Bientôt un consensus entre les partenaires sociaux ?

Si la réforme est appliquée, les employés en reconversion et les travailleurs indépendants en faillite seront mieux protégés. En plus de vouloir se conformer à la réalité du marché, le gouvernement entend réduire les pertes de l'Union nationale interprofessionnelle pour l'emploi dans l'industrie et le commerce (UNEDIC).

L'heure est encore aux négociations. Elles ont débuté en octobre 2017 et ne sont pas encore prêtes de déboucher sur un consensus. Le cas échéant, les autorités trancheront pour que la loi puisse être portée à la connaissance des Français, dès le printemps prochain.

Le Medef souhaite une refonte intégrale du système actuel

Alors que les entreprises éprouvent quelques difficultés à embaucher, l'organisme chargé de la gestion de l'assurance chômage est dans le rouge. Dans un tel contexte, le patron du Medef recommande la refonte totale du système.

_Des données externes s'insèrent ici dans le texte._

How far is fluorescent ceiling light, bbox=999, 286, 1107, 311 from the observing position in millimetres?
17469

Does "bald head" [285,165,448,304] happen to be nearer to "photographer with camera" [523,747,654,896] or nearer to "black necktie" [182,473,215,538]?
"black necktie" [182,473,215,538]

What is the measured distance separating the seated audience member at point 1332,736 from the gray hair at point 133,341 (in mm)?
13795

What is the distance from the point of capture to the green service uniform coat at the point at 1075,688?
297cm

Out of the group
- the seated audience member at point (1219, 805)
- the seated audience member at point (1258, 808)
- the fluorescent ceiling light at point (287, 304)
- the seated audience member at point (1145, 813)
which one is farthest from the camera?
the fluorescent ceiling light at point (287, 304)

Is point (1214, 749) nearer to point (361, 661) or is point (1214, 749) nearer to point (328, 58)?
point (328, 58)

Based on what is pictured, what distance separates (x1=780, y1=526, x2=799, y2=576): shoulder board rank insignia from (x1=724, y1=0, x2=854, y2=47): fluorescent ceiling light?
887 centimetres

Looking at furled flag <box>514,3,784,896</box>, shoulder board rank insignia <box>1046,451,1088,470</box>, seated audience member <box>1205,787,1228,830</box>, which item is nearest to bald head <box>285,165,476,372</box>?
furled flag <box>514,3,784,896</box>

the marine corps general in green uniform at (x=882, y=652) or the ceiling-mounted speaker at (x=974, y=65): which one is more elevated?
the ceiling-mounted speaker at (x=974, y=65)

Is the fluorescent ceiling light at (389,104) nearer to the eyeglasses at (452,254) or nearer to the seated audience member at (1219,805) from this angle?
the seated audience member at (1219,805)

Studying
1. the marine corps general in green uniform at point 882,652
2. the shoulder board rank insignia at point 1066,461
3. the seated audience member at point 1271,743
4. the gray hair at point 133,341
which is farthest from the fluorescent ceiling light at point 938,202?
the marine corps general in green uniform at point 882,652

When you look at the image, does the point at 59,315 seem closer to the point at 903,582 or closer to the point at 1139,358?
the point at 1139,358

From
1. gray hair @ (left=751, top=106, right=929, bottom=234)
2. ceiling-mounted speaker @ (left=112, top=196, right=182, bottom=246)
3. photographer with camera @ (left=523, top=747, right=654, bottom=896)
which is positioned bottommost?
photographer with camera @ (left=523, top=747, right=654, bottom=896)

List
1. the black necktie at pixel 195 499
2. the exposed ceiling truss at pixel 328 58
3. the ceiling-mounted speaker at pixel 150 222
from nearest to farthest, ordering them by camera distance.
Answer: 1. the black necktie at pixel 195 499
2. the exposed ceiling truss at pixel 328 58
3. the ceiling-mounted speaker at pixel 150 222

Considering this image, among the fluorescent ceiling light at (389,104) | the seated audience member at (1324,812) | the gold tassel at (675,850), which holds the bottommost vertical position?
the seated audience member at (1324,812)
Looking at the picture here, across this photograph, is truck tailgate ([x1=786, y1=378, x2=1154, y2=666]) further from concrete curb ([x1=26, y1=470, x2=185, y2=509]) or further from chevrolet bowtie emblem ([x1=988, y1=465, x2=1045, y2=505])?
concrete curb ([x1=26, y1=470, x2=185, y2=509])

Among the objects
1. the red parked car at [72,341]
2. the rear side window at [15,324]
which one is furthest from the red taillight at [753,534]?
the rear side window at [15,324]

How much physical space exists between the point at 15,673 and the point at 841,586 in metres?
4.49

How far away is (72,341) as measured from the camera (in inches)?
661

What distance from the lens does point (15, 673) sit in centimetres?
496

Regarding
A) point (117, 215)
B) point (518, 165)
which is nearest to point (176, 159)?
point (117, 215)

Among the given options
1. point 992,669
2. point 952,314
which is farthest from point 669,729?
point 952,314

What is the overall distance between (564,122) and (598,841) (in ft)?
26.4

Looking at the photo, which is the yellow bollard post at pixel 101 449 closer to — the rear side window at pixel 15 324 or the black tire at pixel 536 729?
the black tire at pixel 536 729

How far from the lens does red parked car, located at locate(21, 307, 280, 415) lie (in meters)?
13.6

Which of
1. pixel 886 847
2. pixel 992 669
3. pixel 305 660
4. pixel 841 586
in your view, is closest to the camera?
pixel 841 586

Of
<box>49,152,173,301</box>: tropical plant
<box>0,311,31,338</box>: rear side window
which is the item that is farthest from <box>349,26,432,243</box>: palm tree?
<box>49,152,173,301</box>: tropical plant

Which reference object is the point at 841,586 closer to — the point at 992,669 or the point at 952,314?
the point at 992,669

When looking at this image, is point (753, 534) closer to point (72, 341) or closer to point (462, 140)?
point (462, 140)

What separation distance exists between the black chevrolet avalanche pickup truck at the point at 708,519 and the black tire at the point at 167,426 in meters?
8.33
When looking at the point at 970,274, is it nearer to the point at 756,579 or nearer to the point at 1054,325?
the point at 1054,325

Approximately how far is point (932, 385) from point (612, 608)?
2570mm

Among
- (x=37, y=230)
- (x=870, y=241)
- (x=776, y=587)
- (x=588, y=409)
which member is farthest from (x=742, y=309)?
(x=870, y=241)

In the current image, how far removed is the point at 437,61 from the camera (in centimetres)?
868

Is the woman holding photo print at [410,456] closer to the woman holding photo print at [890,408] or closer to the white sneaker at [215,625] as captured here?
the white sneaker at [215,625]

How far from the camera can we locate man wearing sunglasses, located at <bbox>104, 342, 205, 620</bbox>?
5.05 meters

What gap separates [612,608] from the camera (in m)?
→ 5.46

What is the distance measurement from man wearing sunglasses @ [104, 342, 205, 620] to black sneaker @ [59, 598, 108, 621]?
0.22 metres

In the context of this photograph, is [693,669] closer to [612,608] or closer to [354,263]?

Outre la dégressivité des allocations et la fixation de plafonds pour leur montant, le numéro un de l'organisation patronale préconise par exemple l'instauration d'un régime d'assurance obligatoire. Celui-ci servira à compléter les indemnités versées actuellement aux chômeurs et sera financé par les entreprises, par le biais des cotisations.

Tous les demandeurs d'emploi doivent bénéficier d'indemnités

Selon les syndicats des salariés, toute personne en situation de chômage doit bénéficier d'une aide de la Sécurité sociale, dès qu'elle commence à chercher du travail. Les nouvelles mesures doivent également permettre de faciliter le retour à la vie active.


En outre, la dégressivité des allocations n'a pas lieu d'être appliquée, puisque les demandeurs d'emploi sont censés être indemnisés en fonction du montant des cotisations qu'ils ont préalablement versé. Le patron de la CGT suggère plutôt la pénalisation des sociétés ayant recours à des pratiques démesurées sur les contrats de courte durée. Ce système de malus sera de nature à sensibiliser les ressources humaines sur la précarité des demandeurs d'emploi. Comme on pouvait s'y attendre, le MEDEF avance que cette solution n'en est pas une, car elle ne favoriserait pas le recrutement de nouveaux collaborateurs.